Birleşmiş Milletler (BM), 15 Temmuz darbe girişimiyle ilgili olarak Akın Öztürk’ün tutukluluğunu haksız buldu ve derhal serbest bırakılmasını talep etti. BM, Öztürk’ün keyfi tutuklanarak adil bir yargılamadan geçirilmediğini belirtti. Bu gelişme, 15 Temmuz darbe girişiminin tam olarak aydınlatılmadığı ve gerçek suçluların hala ortaya çıkmadığı yönündeki tartışmaları yeniden gündeme getirdi. Eleştirmenler, darbe girişiminin siyasi boyutunun araştırılmadığını ve bu konuda daha fazla şeffaflık gerektiğini vurguluyor.
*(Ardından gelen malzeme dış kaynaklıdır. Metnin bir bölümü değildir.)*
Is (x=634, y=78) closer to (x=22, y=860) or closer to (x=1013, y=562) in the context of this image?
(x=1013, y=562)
Birleşmiş Milletler (BM) İnsan Hakları Konseyi Keyfi Tutuklama Çalışma Grubu, 15 Temmuz darbe girişiminin “1 numarası” olduğu suçlamasıyla ağırlaştırılmış müebbet hapis cezasına çarptırılan eski Hava Kuvvetleri Komutanı Akın Öztürk’ün derhal serbest bırakılmasını ve tazminat ödenmesini kararlaştırdı.
Çalışma Grubu, Öztürk’ün keyfi ve makul şüphe olmaksızın tutuklanıp adil yargılanmadığı gerekçesiyle bu kararı aldı. Ayrıca, bu ihlallerin sorumluları hakkında soruşturma açılması gerektiği vurgulandı.
Bu gelişme, 15 Temmuz darbe girişiminin aydınlatılması ve gerçek suçluların ortaya çıkarılması konusundaki tartışmaları yeniden gündeme getirdi. Bazı kesimler, darbe girişiminin tüm yönleriyle aydınlatılmadan ülkede huzur ve adaletin sağlanamayacağını belirterek, bu konuda daha fazla çaba gösterilmesi gerektiğini ifade ediyor.
15 Temmuz darbe girişimiyle ilgili olarak, Cumhurbaşkanı Erdoğan’ın avukatı Hüseyin Aydın, yargılamaların adil bir şekilde gerçekleştirildiğini ve ceza muhakemesi usulüne harfiyen uyulduğunu belirtti. Aydın, “Benzer hadiselerde bizim tanıdığımız hakları tanımadığını, terör söz konusu olduğu zamanda bütün temel hakları, kısmen veya tamamen askıya aldıklarını görüyoruz.” dedi.
Ancak, bazı eleştirmenler, darbe girişiminin siyasi ayağının araştırılmadığını ve bu nedenle soruların yanıtsız kaldığını ifade ediyor. Evrensel gazetesinde yer alan bir haberde, “15 Temmuz darbe girişimi tarihimizin kara bir sayfasıdır.” denilerek, darbenin aydınlatılmasına yönelik adımların yetersiz olduğu vurgulandı.
Sonuç olarak, BM’nin Akın Öztürk kararı, 15 Temmuz darbe girişiminin tüm yönleriyle aydınlatılması ve adaletin sağlanması adına önemli bir adım olarak değerlendiriliyor. Ancak, bu süreçte gerçek suçluların ortaya çıkarılması ve adaletin tam anlamıyla tecelli etmesi için daha fazla çaba gösterilmesi gerektiği ifade ediliyor.